Implementações tecnológicas na ciência

A cada dia, verificamos novas introduções tecnológicas nas mais diversas áreas da ciência. Países e organizações – públicas e privadas – investem cada vez mais em pesquisa, desenvolvimento e busca por novas tecnologias. O número de novas descobertas e patentes cresce em patamares jamais vistos.

O mesmo acontece com as telecomunicações, em todas as suas vertentes: voz ou dados, cabeadas ou por meio de ondas eletromagnéticas, a curtas ou longas distâncias. Hoje, já é possível, em grandes centros urbanos, conectividade quase que total, com a possibilidade de troca de mensagens praticamente instantâneas, em alcance mundial. Usuários em diferentes cidades ao longo de nosso planeta, seja Pequim ou Tóquio, na Ásia, Paris ou Roma, na Europa, Dakar ou Pretória, na África, Lima ou São Paulo, na América do Sul, podem conversar, inclusive por vídeo, ou trocar mensagens de dados, de forma segura e em altas taxas.
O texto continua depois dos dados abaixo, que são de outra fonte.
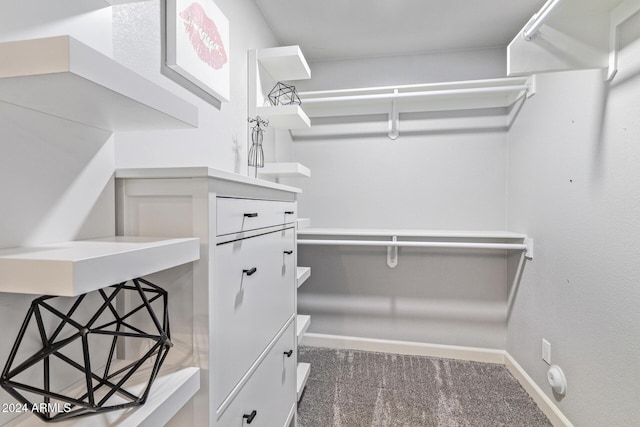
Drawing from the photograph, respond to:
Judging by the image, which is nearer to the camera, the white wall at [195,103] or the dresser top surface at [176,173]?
the dresser top surface at [176,173]

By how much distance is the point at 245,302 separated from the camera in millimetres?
998

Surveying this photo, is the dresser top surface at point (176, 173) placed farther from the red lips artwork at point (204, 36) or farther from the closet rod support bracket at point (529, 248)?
the closet rod support bracket at point (529, 248)

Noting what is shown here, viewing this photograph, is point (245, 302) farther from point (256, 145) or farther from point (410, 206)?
point (410, 206)

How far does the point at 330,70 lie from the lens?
8.31 ft

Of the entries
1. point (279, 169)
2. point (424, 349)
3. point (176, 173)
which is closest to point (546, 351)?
point (424, 349)

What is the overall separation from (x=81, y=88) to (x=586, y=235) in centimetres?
184

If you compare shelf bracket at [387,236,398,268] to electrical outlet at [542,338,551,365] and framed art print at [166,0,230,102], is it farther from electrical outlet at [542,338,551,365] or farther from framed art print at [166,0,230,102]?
framed art print at [166,0,230,102]

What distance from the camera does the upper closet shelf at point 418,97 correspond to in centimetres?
213

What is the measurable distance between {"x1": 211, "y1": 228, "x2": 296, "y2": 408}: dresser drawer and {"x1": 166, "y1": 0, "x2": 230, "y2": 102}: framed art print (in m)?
0.66

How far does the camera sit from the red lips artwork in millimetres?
1177

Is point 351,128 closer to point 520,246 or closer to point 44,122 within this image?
point 520,246

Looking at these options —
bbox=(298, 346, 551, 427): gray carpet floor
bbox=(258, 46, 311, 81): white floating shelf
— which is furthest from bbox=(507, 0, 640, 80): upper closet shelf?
bbox=(298, 346, 551, 427): gray carpet floor

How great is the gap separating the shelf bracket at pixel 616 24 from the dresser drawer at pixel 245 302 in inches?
57.4

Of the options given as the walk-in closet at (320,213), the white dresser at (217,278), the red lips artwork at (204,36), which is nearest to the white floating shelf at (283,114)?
the walk-in closet at (320,213)
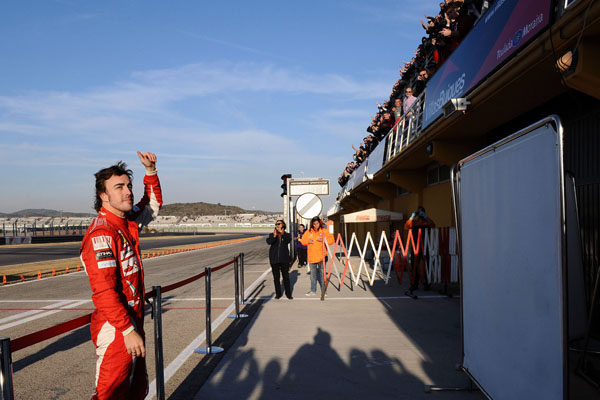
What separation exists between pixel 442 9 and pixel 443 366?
26.5ft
Diversas são as razões para tamanho desenvolvimento.

Podemos citar algumas:

– O desenvolvimento de componentes eletrônicos, cada vez mais miniaturizados, com maior capacidade de processamento, maior robustez e confiabilidade;

– O desenvolvimento de algoritmos, modulações e técnicas de comunicações cada vez mais sofisticadas; no começo do século passado, a modulação AM (amplitude modulada) era a base das comunicações via rádio. A modulação FM (frequência modulada) introduziu novos benefícios. Nos dias de hoje, além de modulações digitais mais complexas, como QAM (Quadrutura Amplitude Modulation) tem-se também as novas técnicas de modulações por espalhamento espectral (sequência direta e salto em frequência) e códigos de correção de erros, esses últimos desenvolvidos para possibilitar as comunicações por ocasião da exploração do espaço profundo; e

– O desenvolvimento da capacidade de comunicação em redes, ou seja, por meio de caminhos diferentes, em técnica denominada “diversidade espacial”, quando o sistema se ajusta de forma dinâmica a procura sempre o “melhor” caminho – o caminho otimizado. Assim é a base para a utilização dos roteadores, dispositivos indispensáveis para as rápidas comunicações de dados em altíssimas taxas. Salienta-se que as comunicações em redes também proporcionam resiliência às comunicações, pois o sistema procura alternativas na eventualidade de um caminho estar interrompido.

A internet, a comunicação satelital, as fibras ópticas mergulhadas sobre o fundo dos oceanos e as comunicações por meio de telefonia celular são exemplos de novas tecnologias e modernas técnicas de comunicação desenvolvidas nas últimas décadas.

Com relação à comunicação em redes, verifica-se que possíveis razões de falhas por parte de sua arquitetura podem ser devidas a algum mau funcionamento eventual de seus componentes ou desastres da natureza. Entretanto, no mundo atual, há que se considerar também os possíveis ataques cibernéticos, que podem ser executados por forças militares ou até mesmo terroristas, em conflitos convencionais ou assimétricos.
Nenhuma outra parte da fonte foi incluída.